И поддавшись безотчетному чувству, она склонила голову ему на грудь.

— Теперь я научилась понимать тебя! И мне все нравится в тебе, все мне дорого. Но я боюсь принести тебе новые страдания, увеличить бремя страданий, которые ждут тебя впереди.

— Наоборот, ты придаешь мне мужество! Да и какое горе ждет меня? Разве можно назвать горем месть за убийство Мачисте?

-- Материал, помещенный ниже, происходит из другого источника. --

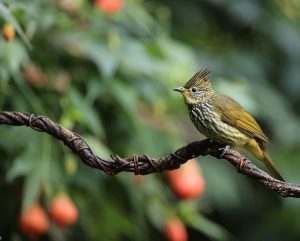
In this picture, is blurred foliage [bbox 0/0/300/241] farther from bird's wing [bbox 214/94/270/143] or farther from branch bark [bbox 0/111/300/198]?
branch bark [bbox 0/111/300/198]

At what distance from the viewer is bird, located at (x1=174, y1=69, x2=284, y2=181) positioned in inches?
148

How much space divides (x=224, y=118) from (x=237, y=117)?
0.21ft

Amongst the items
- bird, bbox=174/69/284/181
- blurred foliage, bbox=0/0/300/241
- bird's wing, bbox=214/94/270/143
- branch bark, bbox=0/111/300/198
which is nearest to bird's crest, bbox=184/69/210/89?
bird, bbox=174/69/284/181

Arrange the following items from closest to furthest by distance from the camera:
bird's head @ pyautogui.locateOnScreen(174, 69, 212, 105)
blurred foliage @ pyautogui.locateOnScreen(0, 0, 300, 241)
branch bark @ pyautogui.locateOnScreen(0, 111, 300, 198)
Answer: branch bark @ pyautogui.locateOnScreen(0, 111, 300, 198)
bird's head @ pyautogui.locateOnScreen(174, 69, 212, 105)
blurred foliage @ pyautogui.locateOnScreen(0, 0, 300, 241)

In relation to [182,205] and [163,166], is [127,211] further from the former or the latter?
[163,166]

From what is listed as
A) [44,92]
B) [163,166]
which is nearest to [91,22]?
[44,92]

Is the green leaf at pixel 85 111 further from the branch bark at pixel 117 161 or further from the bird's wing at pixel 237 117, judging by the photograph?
the branch bark at pixel 117 161

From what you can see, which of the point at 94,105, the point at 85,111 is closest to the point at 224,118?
the point at 85,111

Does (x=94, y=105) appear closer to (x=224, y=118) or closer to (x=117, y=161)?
(x=224, y=118)

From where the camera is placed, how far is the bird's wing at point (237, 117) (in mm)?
3859

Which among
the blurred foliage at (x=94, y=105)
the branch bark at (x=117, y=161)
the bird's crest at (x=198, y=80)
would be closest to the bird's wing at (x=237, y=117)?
the bird's crest at (x=198, y=80)

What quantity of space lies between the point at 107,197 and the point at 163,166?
188cm

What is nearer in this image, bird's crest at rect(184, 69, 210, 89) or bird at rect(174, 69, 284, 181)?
bird at rect(174, 69, 284, 181)

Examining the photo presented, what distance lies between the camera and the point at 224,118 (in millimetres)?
3902
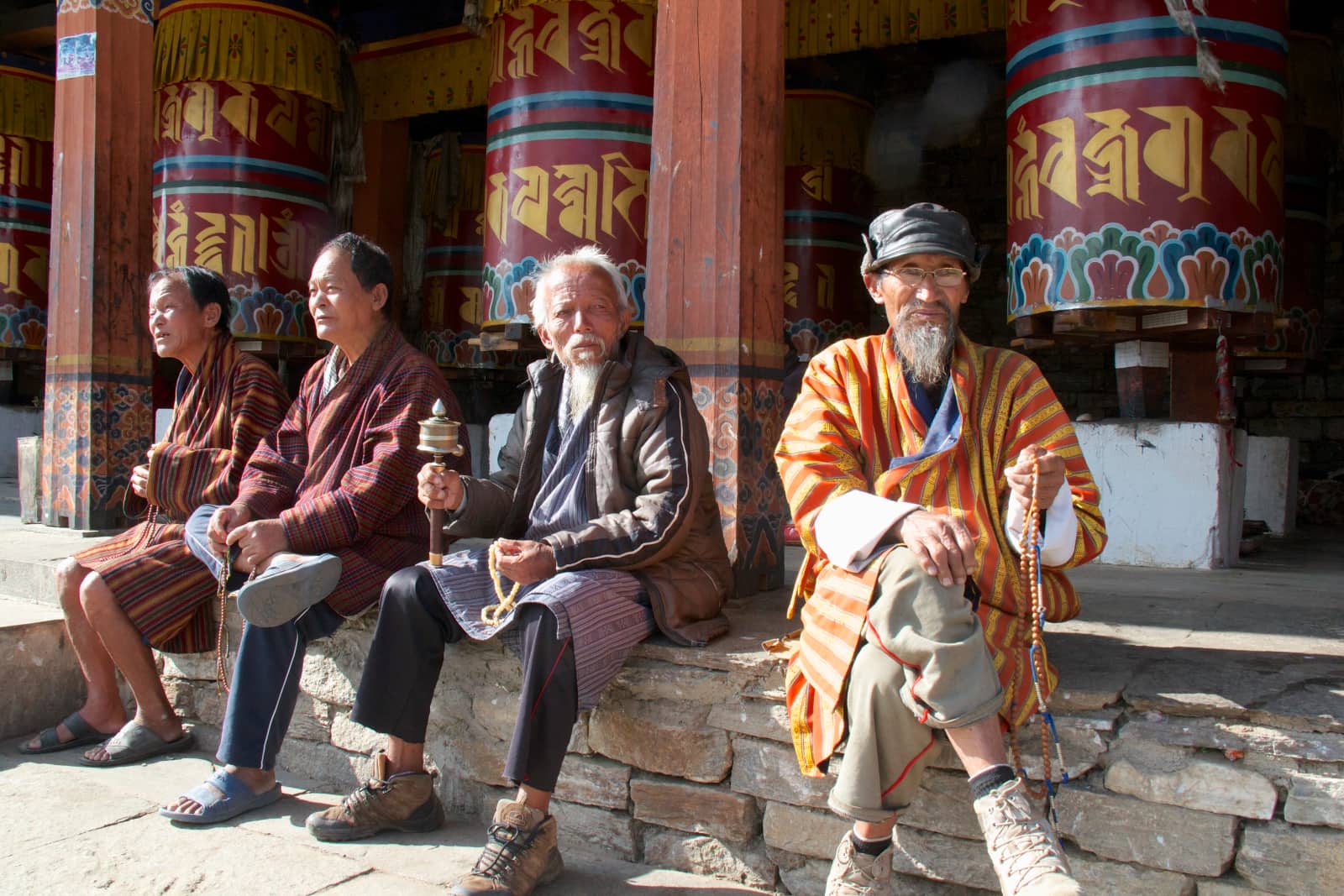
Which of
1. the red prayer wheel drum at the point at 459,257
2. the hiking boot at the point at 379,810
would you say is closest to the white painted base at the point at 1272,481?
the hiking boot at the point at 379,810

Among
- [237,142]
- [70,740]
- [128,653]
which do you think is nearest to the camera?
[128,653]

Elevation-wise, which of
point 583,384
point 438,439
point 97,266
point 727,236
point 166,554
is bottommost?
point 166,554

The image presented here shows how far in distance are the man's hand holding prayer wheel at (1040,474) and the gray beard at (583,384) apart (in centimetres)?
111

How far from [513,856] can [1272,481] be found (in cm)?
467

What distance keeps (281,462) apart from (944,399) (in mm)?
2026

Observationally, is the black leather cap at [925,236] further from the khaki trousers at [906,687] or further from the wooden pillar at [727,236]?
the wooden pillar at [727,236]

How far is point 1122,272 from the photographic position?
4.00 m

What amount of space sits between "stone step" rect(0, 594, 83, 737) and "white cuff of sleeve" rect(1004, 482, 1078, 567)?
3.21 meters

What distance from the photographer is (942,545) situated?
198 cm

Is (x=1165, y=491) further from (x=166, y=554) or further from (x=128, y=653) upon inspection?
(x=128, y=653)

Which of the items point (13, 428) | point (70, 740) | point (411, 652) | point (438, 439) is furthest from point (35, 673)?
point (13, 428)

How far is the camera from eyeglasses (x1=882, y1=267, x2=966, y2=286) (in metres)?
2.36

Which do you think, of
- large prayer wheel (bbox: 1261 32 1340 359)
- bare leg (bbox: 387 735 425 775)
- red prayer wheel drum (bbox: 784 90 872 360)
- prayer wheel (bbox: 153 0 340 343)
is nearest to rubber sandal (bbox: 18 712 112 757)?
bare leg (bbox: 387 735 425 775)

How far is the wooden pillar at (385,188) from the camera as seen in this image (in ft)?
25.4
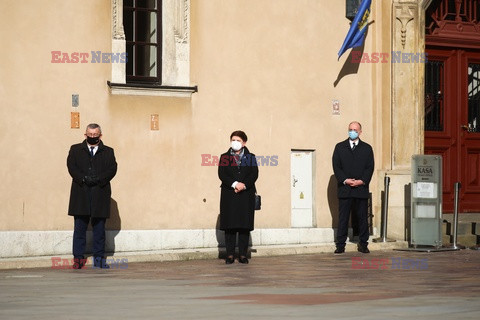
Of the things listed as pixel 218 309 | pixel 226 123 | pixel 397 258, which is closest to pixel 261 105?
pixel 226 123

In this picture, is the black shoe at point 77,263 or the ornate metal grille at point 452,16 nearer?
the black shoe at point 77,263

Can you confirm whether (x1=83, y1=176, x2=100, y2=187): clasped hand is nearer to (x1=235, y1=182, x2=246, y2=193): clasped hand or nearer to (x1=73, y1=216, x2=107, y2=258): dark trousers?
(x1=73, y1=216, x2=107, y2=258): dark trousers

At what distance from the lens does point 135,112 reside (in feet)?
60.0

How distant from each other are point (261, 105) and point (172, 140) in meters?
1.66

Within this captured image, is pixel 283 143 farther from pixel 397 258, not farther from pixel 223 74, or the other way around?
pixel 397 258

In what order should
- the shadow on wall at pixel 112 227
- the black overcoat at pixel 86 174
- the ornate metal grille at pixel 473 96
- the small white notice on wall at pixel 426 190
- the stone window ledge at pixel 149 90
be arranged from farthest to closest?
the ornate metal grille at pixel 473 96 → the small white notice on wall at pixel 426 190 → the stone window ledge at pixel 149 90 → the shadow on wall at pixel 112 227 → the black overcoat at pixel 86 174

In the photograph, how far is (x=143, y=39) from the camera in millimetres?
18656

Они медленно шли по аллее. На деревьях шумела молодая листва. И обоих их волновали сейчас одни и те же опасения и надежды. И крепла уверенность в грядущем счастье.

Милена сказала:

— Помнишь наш первый разговор у стены строящегося дома! В те дни я только начинала приходить в себя… Так, верно, чувствует себя человек, когда выберется после землетрясения из груды развалин, где погибли все его близкие и все его достояние. До того времени я жила без забот и тревог. Не то, чтобы я ничего не понимала, но просто не старалась понять. И все книги, которые я тогда прочитала, рассказывали не о моей жизни или о жизни окружающих меня людей, а выдуманные истории, возможные лишь в книгах. Я была, точно девочка, которая знает, что должна молчать и слушаться старших. Из рук матери я перешла в руки мужа и позволяла им руководить мною. Потом, после несчастья с Альфредо, мне неожиданно пришлось все делать самой. «Какие пустяки! — скажешь ты. — Всего лишь сдать лавку в аренду да скрывать от мамы и от Альфредо много тяжелого». Тогда я убедилась, что все, чему меня учили мать и Альфредо, совершенно непригодно. Я испытала такое чувство, будто оба они предали меня. Это, конечно, слишком сильно сказано, но в ту минуту я действительно так думала. По-том я снова полюбила их, далее, пожалуй, сильнее, чем прежде, но совсем по-иному. Я чувствовала к ним, как бы это лучше тебе сказать… материнскую нежность. Мне казалось, что их, как маленьких детей, надо все время держать за ручку и оберегать от всяких неприятностей, которые они сами себе создают, потому что они напичканы предрассудками, страхами и разными заповедями. Я увидела грубые стороны жизни и все вокруг показалось мне ужасным. Помнишь, я тебе говорила о драконах и людоедах! Я тогда во многом сомневалась, но одно решила твердо и думаю, что на всю жизнь, — никогда больше не лгать самой себе. И все же я чуть не впала из одной крайности в другую. Если бы я не встретила тебя, то превратилась бы в циничную женщину, в одну из тех, которые ни во что больше не верят, и в душе у них пусто, как в высохшем колодце.